On June 15, 2017, the United States Securities and Exchange Commission called hemp oil fraud on a public company, filing a complaint in federal court that claims CV Sciences (OTCQB:CVSI), formerly known as CannaVEST, and its CEO, Michael Mona, Jr., intentionally overstated the company’s total assets.
The inflated assets are related to CannaVEST’s acquisition of PhytoSphere Systems, including its facilities for hemp oil production and processing, from Medical Marijuana, Inc. (OTC Pink: MJNA), recording a supposed purchase price of $35 million in the first quarter of 2013 on its Form 10-Q as well as restating the $35 million in its Form 10-Q for the second quarter of 2013.
According to the complaint, “In its Form 10-Q for the third quarter of 2013, CannaVEST and Mona wrote down the value of the assets related to the PhytoSphere acquisition to $8 million after obtaining a valuation of PhytoSphere’s assets. CannaVEST, however, failed to disclose that it had never paid $35 million for those assets, that the assets were never worth $35 million, and that the balance sheets for the first and second quarters of 2013 were materially overstated.”
By April 2014, CannaVEST had restated all three quarters in 2013 to show that the PhytoSphere acquisition was actually valued at $8 million, not $35 million, but CannaVest and Mona had already violated federal securities laws and internal accounting control provisions.
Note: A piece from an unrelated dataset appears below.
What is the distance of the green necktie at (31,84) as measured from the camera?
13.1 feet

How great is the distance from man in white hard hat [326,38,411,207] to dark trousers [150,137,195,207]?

As the control person for CannaVest, Mona violated the Sarbanes-Oxley Act by falsifying books and records, lying to accountants, filing false certifications and accepting a $10,000 company bonus in 2013 while violating federal securities laws.
The SEC wants Mona to return the $10,000 bonus to CannaVEST and it wants Mona and CannaVEST to pay civil penalties for the hemp oil fraud. The SEC also seeks to bar Mona from being a public company officer or director.